→ THE TASK:
Examine the entries and show every line in which the word "Robert" is found.

==================================================

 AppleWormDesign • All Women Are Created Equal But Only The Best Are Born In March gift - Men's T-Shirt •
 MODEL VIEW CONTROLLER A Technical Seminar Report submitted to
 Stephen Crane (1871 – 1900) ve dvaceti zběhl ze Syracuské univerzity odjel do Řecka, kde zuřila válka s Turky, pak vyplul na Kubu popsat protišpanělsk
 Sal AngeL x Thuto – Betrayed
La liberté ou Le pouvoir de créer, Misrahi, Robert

==================================================

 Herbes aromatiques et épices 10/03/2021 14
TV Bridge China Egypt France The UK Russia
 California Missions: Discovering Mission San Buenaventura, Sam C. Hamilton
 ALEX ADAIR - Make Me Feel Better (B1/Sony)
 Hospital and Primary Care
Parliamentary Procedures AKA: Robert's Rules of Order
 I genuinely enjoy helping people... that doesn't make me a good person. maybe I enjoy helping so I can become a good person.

==================================================

→ ANSWER TO THIS TASK:
La liberté ou Le pouvoir de créer, Misrahi, Robert
Parliamentary Procedures AKA: Robert's Rules of Order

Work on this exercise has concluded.